Items from a data source:
---*---

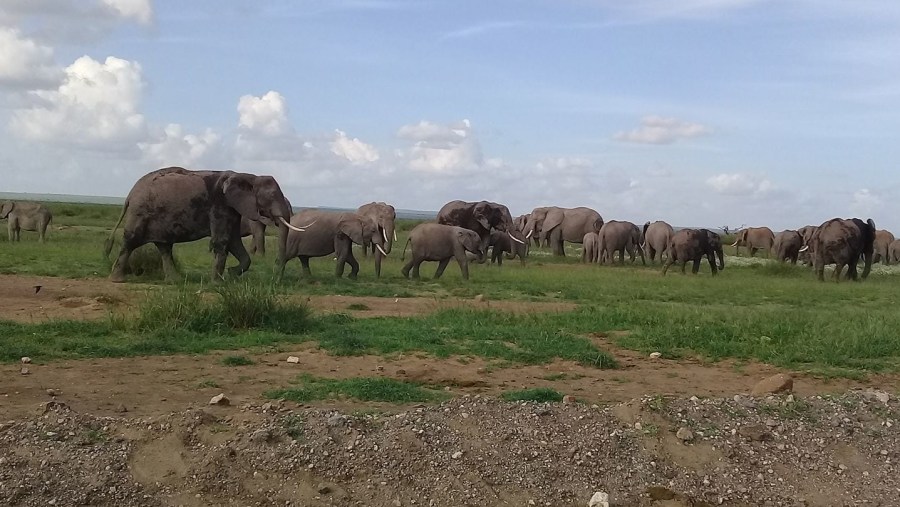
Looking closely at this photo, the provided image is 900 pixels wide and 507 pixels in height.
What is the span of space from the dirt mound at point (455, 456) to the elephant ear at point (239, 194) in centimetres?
926

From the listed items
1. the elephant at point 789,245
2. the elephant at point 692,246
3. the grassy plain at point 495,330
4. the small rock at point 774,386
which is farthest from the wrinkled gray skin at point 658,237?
the small rock at point 774,386

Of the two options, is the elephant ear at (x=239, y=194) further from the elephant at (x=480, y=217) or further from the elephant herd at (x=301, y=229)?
the elephant at (x=480, y=217)

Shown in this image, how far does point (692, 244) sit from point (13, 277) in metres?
17.1

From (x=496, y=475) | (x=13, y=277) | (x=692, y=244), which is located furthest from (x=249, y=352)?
(x=692, y=244)

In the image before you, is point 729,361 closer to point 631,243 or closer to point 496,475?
point 496,475

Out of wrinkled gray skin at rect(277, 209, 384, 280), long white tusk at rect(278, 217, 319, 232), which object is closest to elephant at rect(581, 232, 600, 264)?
wrinkled gray skin at rect(277, 209, 384, 280)

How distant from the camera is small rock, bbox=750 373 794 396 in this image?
7.63 meters

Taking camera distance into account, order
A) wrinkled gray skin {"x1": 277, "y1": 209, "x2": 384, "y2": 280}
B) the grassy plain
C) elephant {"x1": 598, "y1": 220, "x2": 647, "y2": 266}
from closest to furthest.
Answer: the grassy plain, wrinkled gray skin {"x1": 277, "y1": 209, "x2": 384, "y2": 280}, elephant {"x1": 598, "y1": 220, "x2": 647, "y2": 266}

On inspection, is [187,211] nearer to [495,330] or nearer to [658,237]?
[495,330]

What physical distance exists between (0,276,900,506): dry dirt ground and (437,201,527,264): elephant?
62.5 feet

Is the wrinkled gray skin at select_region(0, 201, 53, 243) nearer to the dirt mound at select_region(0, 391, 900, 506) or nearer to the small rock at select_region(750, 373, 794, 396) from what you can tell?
the dirt mound at select_region(0, 391, 900, 506)

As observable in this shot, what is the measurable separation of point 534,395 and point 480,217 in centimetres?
1979

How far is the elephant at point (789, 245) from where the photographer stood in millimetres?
32156

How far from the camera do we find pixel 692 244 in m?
24.5
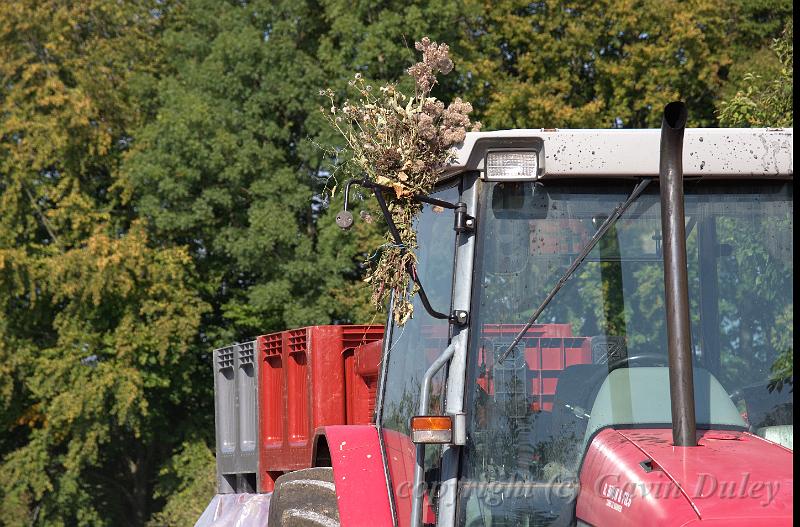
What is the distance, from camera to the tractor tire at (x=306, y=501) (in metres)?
4.85

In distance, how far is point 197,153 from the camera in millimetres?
23016

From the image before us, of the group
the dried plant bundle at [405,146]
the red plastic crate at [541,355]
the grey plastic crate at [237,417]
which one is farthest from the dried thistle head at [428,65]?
the grey plastic crate at [237,417]

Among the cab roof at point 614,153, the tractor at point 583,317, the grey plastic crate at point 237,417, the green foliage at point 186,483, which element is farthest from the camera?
the green foliage at point 186,483

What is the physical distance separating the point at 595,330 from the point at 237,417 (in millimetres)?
3852

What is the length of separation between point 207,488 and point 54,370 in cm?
372

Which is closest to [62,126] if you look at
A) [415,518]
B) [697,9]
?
[697,9]

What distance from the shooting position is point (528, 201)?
400 cm

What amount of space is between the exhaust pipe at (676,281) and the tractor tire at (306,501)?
178 centimetres

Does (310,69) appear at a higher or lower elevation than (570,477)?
higher

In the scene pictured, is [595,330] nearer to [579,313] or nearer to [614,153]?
[579,313]

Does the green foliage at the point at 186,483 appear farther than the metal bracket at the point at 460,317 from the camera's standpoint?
Yes

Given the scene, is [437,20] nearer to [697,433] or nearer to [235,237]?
[235,237]

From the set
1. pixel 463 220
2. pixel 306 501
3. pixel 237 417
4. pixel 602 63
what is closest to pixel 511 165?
pixel 463 220

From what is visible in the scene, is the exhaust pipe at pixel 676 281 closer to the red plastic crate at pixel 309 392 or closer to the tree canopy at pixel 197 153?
the red plastic crate at pixel 309 392
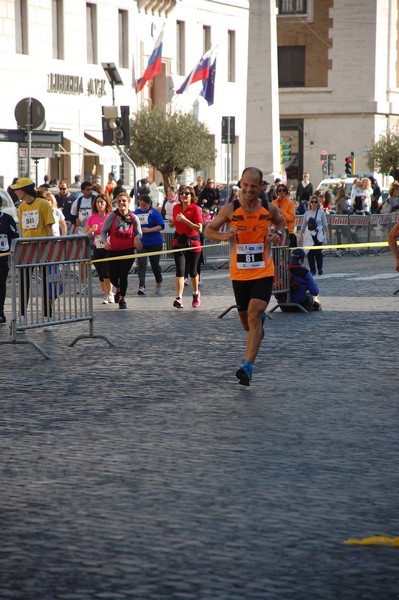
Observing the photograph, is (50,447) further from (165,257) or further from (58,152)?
(58,152)

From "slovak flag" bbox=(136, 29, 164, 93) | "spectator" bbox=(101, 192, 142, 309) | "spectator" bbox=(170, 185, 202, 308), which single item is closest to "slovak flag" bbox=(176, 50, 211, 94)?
"slovak flag" bbox=(136, 29, 164, 93)

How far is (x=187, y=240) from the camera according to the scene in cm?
1889

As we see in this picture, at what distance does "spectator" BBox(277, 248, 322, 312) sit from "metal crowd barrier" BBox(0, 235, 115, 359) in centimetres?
394

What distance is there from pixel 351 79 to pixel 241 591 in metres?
75.0

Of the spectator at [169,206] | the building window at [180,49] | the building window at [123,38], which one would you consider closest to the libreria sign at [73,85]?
the building window at [123,38]

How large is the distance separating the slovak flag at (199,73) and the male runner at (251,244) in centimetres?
3904

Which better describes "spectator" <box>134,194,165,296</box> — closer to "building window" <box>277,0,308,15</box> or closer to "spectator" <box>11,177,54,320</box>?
"spectator" <box>11,177,54,320</box>

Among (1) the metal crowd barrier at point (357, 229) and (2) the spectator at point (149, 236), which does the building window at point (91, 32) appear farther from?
(2) the spectator at point (149, 236)

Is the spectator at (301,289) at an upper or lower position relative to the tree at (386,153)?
lower

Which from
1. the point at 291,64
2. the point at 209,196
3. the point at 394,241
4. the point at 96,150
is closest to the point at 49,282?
the point at 394,241

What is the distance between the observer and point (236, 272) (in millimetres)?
11023

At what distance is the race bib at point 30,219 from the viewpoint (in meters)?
15.8

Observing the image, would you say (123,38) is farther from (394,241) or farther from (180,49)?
(394,241)

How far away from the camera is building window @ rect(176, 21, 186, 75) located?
171ft
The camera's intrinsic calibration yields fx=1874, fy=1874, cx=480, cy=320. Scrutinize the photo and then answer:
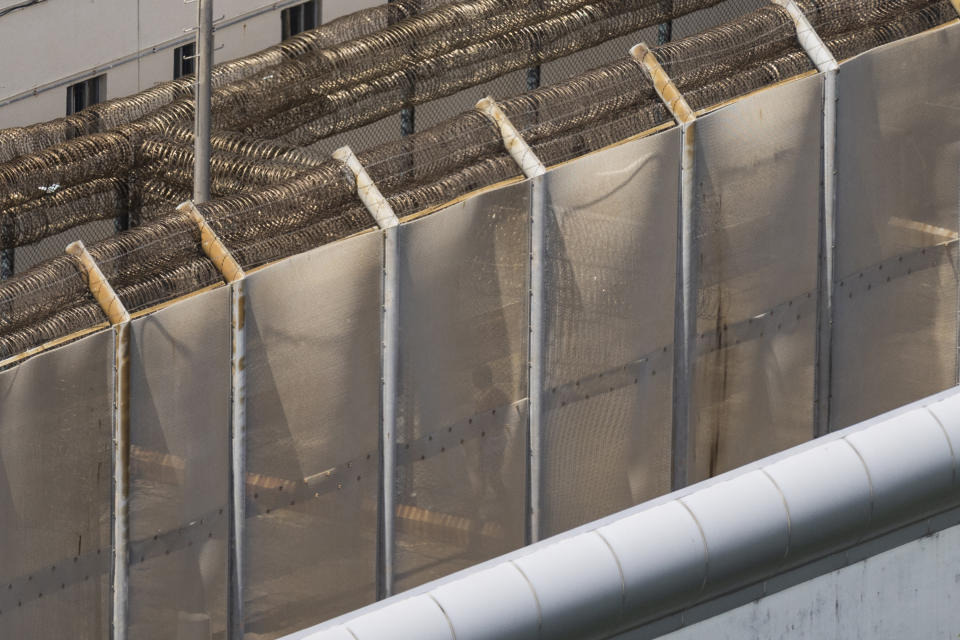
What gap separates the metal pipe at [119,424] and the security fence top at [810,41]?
17.6 ft

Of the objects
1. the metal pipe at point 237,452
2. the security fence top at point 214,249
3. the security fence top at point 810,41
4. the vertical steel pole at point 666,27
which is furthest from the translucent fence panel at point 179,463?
the vertical steel pole at point 666,27

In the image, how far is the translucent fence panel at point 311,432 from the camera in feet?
37.2

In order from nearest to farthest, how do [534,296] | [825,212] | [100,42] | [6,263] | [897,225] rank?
[534,296]
[825,212]
[897,225]
[6,263]
[100,42]

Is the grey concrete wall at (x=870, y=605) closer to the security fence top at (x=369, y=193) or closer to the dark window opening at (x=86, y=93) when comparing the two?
the security fence top at (x=369, y=193)

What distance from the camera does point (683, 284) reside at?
12898 mm

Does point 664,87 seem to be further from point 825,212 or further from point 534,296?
point 534,296

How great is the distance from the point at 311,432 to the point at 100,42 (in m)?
8.98

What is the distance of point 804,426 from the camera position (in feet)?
44.8

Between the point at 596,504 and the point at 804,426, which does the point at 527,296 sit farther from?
the point at 804,426

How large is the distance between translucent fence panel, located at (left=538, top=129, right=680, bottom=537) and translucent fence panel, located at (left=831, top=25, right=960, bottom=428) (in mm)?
1561

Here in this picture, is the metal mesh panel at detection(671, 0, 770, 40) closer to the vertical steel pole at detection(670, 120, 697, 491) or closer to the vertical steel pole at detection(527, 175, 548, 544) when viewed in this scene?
the vertical steel pole at detection(670, 120, 697, 491)

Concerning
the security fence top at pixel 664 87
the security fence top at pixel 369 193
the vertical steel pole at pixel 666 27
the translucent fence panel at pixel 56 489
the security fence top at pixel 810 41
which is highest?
the vertical steel pole at pixel 666 27

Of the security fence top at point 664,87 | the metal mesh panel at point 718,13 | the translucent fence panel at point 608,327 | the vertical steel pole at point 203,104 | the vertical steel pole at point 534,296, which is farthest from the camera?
the metal mesh panel at point 718,13

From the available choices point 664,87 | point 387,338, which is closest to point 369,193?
point 387,338
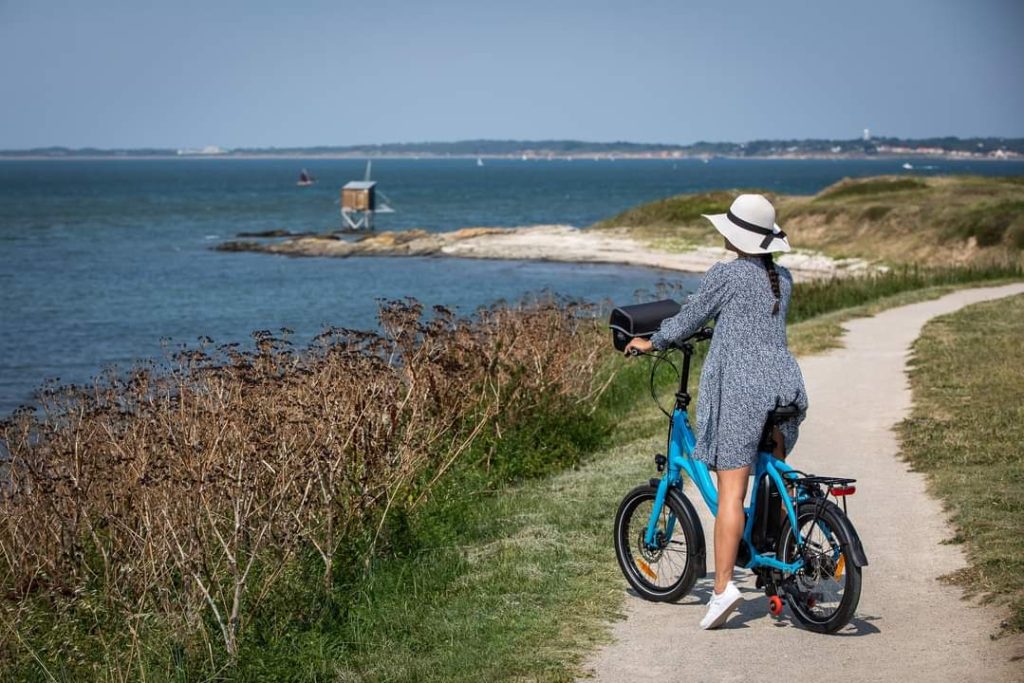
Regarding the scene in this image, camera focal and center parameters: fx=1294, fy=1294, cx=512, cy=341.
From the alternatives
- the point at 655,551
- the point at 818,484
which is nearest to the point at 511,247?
the point at 655,551

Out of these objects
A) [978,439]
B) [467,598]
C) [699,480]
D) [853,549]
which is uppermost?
[699,480]

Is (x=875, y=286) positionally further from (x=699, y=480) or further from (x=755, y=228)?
(x=755, y=228)

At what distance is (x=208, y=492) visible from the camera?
23.4 ft

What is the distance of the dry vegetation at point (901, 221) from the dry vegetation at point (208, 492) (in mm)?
22935

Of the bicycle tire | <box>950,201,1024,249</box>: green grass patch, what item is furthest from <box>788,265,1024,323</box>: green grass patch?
Result: the bicycle tire

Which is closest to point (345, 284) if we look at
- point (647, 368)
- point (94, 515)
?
point (647, 368)

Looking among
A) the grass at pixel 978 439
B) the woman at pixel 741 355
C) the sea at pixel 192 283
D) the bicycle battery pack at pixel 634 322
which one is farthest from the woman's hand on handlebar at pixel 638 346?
the sea at pixel 192 283

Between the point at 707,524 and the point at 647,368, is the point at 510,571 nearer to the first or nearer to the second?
the point at 707,524

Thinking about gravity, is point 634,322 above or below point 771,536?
above

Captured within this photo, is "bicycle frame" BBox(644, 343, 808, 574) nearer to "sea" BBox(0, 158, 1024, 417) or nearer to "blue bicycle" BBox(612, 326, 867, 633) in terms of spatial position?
"blue bicycle" BBox(612, 326, 867, 633)

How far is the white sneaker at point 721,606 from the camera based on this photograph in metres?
6.35

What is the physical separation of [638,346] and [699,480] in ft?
2.43

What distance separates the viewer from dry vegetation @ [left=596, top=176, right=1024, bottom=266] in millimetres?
41812

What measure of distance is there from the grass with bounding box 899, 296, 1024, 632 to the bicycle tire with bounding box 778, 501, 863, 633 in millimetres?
886
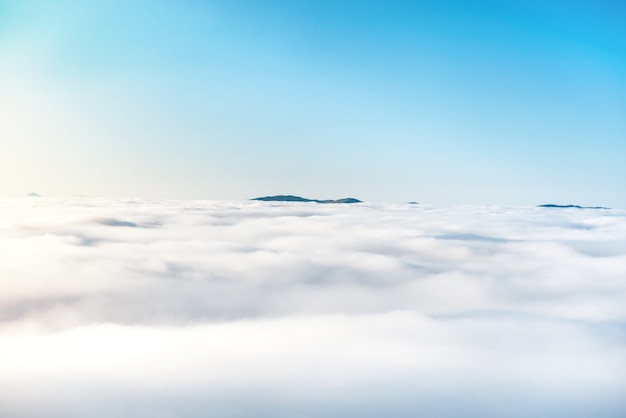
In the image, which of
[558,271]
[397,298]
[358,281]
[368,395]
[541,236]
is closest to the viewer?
[368,395]

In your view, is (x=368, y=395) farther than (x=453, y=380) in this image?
No

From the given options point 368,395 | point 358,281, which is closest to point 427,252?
point 358,281

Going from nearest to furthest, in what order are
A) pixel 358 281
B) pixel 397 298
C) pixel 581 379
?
pixel 581 379
pixel 397 298
pixel 358 281

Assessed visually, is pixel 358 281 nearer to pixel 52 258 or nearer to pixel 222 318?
pixel 222 318

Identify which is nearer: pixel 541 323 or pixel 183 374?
pixel 183 374

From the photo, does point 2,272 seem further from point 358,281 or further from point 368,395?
point 368,395

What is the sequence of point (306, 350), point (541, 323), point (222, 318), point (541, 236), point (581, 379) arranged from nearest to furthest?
point (581, 379), point (306, 350), point (541, 323), point (222, 318), point (541, 236)

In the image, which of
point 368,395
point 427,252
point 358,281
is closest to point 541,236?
point 427,252

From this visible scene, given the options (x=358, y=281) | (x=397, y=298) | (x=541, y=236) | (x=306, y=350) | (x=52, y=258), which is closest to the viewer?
(x=306, y=350)
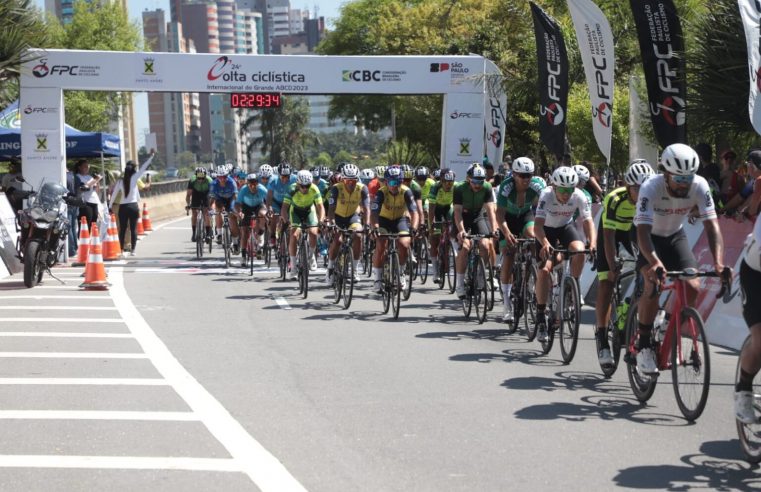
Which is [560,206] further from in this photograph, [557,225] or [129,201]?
[129,201]

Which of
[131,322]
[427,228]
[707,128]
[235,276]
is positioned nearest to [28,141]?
[235,276]

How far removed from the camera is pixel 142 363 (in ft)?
36.1

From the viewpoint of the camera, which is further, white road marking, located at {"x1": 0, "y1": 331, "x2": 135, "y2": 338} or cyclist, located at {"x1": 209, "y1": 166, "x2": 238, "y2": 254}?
cyclist, located at {"x1": 209, "y1": 166, "x2": 238, "y2": 254}

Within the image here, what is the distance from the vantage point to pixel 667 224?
8.92 m

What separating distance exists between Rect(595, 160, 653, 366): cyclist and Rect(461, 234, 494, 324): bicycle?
386 cm

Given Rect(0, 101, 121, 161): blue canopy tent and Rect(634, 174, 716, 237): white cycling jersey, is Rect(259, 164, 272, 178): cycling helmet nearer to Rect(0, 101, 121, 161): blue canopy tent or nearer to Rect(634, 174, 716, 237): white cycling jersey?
Rect(0, 101, 121, 161): blue canopy tent

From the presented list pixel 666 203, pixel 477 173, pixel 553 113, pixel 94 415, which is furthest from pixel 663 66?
pixel 94 415

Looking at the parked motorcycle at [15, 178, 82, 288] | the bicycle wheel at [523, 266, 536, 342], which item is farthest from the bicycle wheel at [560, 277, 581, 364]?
the parked motorcycle at [15, 178, 82, 288]

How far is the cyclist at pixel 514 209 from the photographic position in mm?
13234

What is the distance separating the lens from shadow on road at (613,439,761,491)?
256 inches

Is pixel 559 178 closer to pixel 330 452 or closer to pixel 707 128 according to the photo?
pixel 330 452

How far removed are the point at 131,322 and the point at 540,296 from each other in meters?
5.28

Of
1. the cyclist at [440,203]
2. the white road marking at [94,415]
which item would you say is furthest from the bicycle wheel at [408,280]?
the white road marking at [94,415]

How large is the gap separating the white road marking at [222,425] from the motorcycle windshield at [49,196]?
6.45 meters
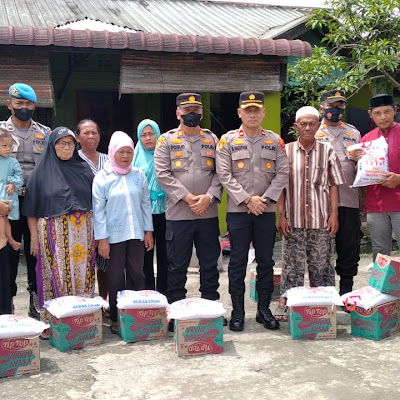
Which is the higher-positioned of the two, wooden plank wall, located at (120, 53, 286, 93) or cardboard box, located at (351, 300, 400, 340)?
wooden plank wall, located at (120, 53, 286, 93)

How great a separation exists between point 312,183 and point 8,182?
250cm

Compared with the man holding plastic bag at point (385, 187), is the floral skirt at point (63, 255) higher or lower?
lower

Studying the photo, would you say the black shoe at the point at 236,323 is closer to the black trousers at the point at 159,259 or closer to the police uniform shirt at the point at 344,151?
the black trousers at the point at 159,259

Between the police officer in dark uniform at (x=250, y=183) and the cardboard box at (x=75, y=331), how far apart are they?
1099mm

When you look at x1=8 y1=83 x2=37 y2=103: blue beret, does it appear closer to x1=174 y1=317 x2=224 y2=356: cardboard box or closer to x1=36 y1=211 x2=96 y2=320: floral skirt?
x1=36 y1=211 x2=96 y2=320: floral skirt

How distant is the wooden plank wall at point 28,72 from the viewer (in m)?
6.69

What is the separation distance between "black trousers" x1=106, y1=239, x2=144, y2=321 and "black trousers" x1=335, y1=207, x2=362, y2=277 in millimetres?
1793

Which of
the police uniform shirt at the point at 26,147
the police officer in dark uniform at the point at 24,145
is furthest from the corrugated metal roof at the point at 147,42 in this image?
the police uniform shirt at the point at 26,147

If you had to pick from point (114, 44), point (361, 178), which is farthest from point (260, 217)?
point (114, 44)

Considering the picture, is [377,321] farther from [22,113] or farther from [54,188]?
→ [22,113]

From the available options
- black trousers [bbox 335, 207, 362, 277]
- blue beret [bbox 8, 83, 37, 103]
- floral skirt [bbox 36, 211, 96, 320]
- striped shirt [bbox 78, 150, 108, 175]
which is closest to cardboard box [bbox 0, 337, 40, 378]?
floral skirt [bbox 36, 211, 96, 320]

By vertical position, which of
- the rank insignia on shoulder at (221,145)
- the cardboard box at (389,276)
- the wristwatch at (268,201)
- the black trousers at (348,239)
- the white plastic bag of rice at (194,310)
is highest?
the rank insignia on shoulder at (221,145)

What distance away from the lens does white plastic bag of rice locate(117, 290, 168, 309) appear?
397 centimetres

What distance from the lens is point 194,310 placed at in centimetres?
378
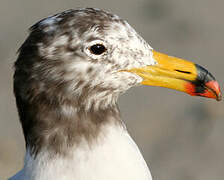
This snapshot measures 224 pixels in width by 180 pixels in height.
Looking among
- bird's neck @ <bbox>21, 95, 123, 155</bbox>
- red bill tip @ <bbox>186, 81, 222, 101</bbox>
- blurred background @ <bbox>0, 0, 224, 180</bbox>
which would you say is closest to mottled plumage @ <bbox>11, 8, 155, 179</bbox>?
bird's neck @ <bbox>21, 95, 123, 155</bbox>

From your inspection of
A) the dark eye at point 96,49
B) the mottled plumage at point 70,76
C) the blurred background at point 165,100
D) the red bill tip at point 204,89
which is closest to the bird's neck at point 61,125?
the mottled plumage at point 70,76

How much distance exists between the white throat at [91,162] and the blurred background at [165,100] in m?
2.59

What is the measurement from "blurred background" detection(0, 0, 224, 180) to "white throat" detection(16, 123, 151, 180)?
2.59 m

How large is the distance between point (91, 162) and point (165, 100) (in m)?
3.66

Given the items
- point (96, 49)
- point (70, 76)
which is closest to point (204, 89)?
point (96, 49)

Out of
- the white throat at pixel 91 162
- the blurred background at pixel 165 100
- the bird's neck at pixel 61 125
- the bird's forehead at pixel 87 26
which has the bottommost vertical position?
the blurred background at pixel 165 100

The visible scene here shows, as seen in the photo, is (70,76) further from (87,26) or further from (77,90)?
(87,26)

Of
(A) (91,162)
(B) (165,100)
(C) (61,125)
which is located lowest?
(B) (165,100)

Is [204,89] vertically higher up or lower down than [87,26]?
lower down

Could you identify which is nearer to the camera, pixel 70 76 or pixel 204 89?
pixel 70 76

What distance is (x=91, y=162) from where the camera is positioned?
9.89 ft

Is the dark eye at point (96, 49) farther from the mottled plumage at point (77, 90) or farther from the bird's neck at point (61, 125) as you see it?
the bird's neck at point (61, 125)

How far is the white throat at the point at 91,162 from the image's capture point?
300 centimetres

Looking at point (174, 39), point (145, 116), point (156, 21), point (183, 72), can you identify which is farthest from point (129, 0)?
point (183, 72)
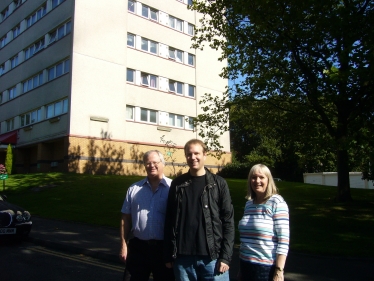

---*---

● Directions for this task
In the entries above, find every line that contains the string "tractor" and copy each one.

● Answer to this task
What is the distance, from camera to the tractor tire at (x=306, y=501) (in metres)?
Among the cab roof at point 614,153, the tractor at point 583,317, the grey plastic crate at point 237,417, the green foliage at point 186,483, which element is farthest from the camera?
What amount of space is between the exhaust pipe at (676,281) and the tractor tire at (306,501)?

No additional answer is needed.